* DESCRIPTION OF THE TASK: From the data below, extract every line containing the string "distance". Matching is case-sensitive.

(Data records)
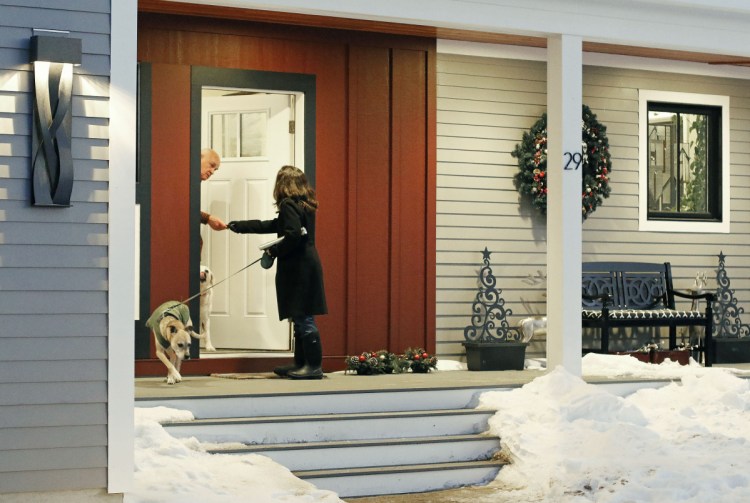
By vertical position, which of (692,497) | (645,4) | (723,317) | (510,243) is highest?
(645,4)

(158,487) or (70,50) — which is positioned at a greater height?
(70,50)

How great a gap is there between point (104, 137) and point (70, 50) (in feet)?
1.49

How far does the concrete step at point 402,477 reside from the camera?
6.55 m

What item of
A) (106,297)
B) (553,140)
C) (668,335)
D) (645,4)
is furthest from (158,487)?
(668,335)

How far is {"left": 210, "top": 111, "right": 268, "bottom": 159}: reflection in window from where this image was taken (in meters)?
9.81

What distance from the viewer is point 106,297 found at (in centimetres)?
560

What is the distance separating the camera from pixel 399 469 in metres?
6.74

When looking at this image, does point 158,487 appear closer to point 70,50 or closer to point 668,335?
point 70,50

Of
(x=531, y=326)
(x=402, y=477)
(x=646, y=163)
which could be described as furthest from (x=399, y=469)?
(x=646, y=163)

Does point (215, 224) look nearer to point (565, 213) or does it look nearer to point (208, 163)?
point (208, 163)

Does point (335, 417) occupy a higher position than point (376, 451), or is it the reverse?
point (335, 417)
---
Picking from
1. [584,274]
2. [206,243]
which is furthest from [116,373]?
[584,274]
--
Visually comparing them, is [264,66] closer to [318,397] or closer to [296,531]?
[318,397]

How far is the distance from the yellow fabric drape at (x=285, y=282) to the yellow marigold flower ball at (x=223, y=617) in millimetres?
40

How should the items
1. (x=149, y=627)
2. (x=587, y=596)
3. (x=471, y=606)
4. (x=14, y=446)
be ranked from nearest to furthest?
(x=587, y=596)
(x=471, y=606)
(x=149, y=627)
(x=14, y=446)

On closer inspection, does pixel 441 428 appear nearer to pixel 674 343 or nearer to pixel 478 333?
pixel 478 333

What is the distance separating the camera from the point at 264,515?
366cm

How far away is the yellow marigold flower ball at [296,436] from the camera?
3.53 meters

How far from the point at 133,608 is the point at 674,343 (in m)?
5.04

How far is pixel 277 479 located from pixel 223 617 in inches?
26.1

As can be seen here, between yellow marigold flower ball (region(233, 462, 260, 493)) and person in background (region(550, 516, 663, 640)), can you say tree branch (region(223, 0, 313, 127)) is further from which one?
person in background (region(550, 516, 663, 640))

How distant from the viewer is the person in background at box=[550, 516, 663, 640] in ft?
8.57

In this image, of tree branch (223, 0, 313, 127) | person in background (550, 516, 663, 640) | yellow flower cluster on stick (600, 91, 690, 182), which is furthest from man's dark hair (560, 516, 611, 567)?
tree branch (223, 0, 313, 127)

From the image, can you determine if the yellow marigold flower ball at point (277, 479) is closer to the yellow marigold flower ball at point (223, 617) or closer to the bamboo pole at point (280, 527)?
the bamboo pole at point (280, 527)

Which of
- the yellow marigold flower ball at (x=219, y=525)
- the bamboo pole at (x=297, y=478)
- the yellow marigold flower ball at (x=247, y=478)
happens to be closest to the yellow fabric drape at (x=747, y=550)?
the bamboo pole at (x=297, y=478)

* TASK SOLUTION:
What distance from the viewer is point 106,297 found at (in centimetres)?
What is the distance separating the camera from pixel 399 469 in metres?
How far is the distance from the yellow fabric drape at (x=285, y=282) to the yellow marigold flower ball at (x=223, y=617) in millimetres?
What is the distance separating the camera from the point at 264,515?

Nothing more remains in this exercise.